*Task directions*:
In the court hearing report, what did the medical examiner say caused Donald Giusti's death?

*Selected extract*:
%%

LEWISTON — A state police officer Tuesday identified a local teenager as the person captured on video throwing a rock that was believed to have knocked down a man who later died.

Emmanuel Nkurunziza, left, appears Monday in 8th District Court in Lewiston. Daryn Slover/Sun Journal

Detective Jennifer King testified in 8th District Court that she watched two personal videos of a June 12, 2018, brawl on Knox Street involving Donald Giusti, 38, who died three days later from injuries he sustained during the street fight.

A medical examiner testified Monday that Giusti died from blunt-force trauma to his head and torso.

A judge presiding over the hearing is expected to decide whether there was probable cause to charge Emmanuel Nkurunziza, 18, with manslaughter and whether he should be tried as a juvenile or an adult.

Nkurunziza, who turned 18 in May, had just turned 17 when the melee erupted near Kennedy Park between a group of black teens and white men.

Police said Nkurunziza admitted to having thrown a rock but said he hadn’t seen where it landed. A witness told police he saw Nkurunziza throw a rock and saw it hit Giusti on the head.


King testified that she recognized several people captured on two personal videos of the melee.

She identified Pierre Musafiri, 23, who was charged with assault in Giusti’s death and later interviewed. She said he could be seen on one of the videos kicking Giusti in the area of his shoulder and clavicle.

Although she hadn’t interviewed Nkurunziza, she said she could identify him from her investigation, having viewed photos of him and through witness descriptions.

“It looked like Emmanuel in the video throwing a rock,” she said.

In an interview with David Tuyishime, 18, who was a friend of Nkurunziza’s and his classmate at Lewiston High School, King asked Tuyishime about the June 12, 2018, fight.

She said Tuyishime told her that Nkurunziza, whom he called Emmie, told him he threw the rock that struck Giusti.


“David told me that he said Emmie told me he threw the rock,” she said.

Tuyishime told King in an audiotaped interview that was played in court Tuesday that he identified Nkurunziza as the person who threw the rock by watching the video, not by having witnessed the event in person.

But Tuyishime testified Tuesday that he was unsure who was shown in the video because the person’s face was never shown.

When police showed him a photo taken of Nkurunziza at school earlier that day and compared it to the person in the video, Tuyishime said he told police “it could be him, but I wasn’t sure.”

%%

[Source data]

%%

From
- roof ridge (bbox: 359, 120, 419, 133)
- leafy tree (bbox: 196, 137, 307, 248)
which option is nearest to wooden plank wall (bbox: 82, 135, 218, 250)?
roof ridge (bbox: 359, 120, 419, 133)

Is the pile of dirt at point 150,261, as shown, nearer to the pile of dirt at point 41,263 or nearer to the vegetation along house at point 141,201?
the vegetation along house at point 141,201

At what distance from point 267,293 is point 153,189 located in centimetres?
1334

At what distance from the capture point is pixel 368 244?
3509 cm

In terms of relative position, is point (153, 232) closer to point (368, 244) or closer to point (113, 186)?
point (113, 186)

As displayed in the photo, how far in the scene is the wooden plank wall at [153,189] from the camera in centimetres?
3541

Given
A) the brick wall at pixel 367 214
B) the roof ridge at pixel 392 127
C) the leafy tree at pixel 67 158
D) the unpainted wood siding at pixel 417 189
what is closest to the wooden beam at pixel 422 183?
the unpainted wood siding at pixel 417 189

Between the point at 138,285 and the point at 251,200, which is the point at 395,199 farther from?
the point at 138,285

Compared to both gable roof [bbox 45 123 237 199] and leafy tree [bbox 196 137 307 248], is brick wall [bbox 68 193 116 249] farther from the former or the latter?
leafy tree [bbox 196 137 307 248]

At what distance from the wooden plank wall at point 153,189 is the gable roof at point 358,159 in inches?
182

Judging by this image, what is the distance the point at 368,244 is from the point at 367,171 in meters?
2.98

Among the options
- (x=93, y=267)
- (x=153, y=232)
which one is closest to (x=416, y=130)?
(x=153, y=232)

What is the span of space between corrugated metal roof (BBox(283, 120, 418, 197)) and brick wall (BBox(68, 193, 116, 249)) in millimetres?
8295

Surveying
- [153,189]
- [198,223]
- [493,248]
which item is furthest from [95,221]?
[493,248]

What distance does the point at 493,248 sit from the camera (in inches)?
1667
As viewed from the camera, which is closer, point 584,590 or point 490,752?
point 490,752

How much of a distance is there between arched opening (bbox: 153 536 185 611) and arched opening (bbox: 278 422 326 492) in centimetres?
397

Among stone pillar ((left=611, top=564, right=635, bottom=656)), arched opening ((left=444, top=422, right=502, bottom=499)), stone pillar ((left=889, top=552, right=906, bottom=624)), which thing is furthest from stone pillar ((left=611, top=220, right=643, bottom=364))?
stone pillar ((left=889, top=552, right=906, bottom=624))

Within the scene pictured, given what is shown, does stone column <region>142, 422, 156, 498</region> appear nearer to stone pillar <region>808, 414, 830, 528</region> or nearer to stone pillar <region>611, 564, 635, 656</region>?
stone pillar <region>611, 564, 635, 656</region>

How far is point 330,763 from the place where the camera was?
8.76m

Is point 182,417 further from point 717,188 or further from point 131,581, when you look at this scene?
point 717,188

%%

*Response box*:
Blunt-force trauma to his head and torso.